They are not supposed to be used to install things under (say) /usr at all.
That is up to the platform's package manager. If you do that, it's not the
tool but you who is being stupid. If this is a real problem for you, why are
you putting the person who does this into sudoers on production machines - I
assume or anyway hope it is not a real problem for you.

I have any number of command-line tools which depend on recent versions of
things, and are not project-specific. I can install them under a prefix that
is inside my $HOME.

Or when I make a project, I can make a sandbox where the tools get installed.

And I can deploy it in a sandbox, not haphazardly depending on system versions
of everything.

None of these things I am doing to make my life as a developer manageable are
harming your "architecture" (scripts to run package managers are architecture
now?)

There are good use cases for platform packages. But every little thing should
not be done with them. That adds up to a HUGE waste of time, with no real
purpose.

When I make projects, I often need them to run against any number of different
versions of things. But the most minimal requirement is to be able to use an
actually-recent version of a dependency, where the platform you have dictated
thinks recent means "6 years old." Neither of these can I do with the existing
platform packages. So you demand that I make platform packages for every
little tool and dependency I may use. Then, everything I want to use has to
run against exactly one set of versions. So you are actually asking me to make
my own whole-platform upgrades, or never use recent packages. That's not my
job, it's not a sane way for me to do my job, and it actually doesn't benefit
you at all. It reflects a really profound lack of understanding not only of my
job, but actually also of your own job.

Then as an author of a library or tool I made available for free, you are
demanding that to satisfy you I make packages for several different platforms,
each with their own idiosyncrasies and versions of everything, and in fact
that I package half the universe for each platform since most of them do not
have recent versions of anything - or again only ever use 6 year old
dependencies. All so that your job never has to go beyond running the One True
Package Manager, whatever you think it is.

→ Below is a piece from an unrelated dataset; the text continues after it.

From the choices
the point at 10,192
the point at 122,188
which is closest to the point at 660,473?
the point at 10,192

Then after all this unnecessary pain, your "solution" will require me to run
an entire fresh VM for each new thing. Because you have stipulated that I have
to dump all my dependencies for every project into one big sewer, it is
guaranteed that there will be version conflicts. This is amazingly stupid
because the tools already exist to avoid it very easily and people are already
using them. And on your side, all you have to complain about is vague bruises
to your feelings because not everybody is using the One True Package Manager
for every little thing.

There is such a thing as a business listening too much to system
administrators, when these system administrators do not at all understand
software development, because their motivation is to prevent change and have
less to do rather than to facilitate development of the business. When you
blast this complaint at the whole community, you are asking for time to stand
still and for nobody to develop anything new in the entire community. ALL
forward progress must halt in order for you to have less work. It's not
happening and it shouldn't happen.

If you are paid to be a system administrator, please perform your function as
a system administrator. Please resolve these problems within the framework of
your own company's division of labor. If you have to build packages for your
production platform, I'm sorry but that's probably part of your job. If you
don't like it, please whine to HR instead of whining to HN.

If you think it will be easy to make every language developer use the same
package manager as every other language, it should be equally easy to make all
the platforms use one package format instead of the arbitrary hell of
different ones they are using now. That is going to be your best bet for
actually making one true package manager. Good luck.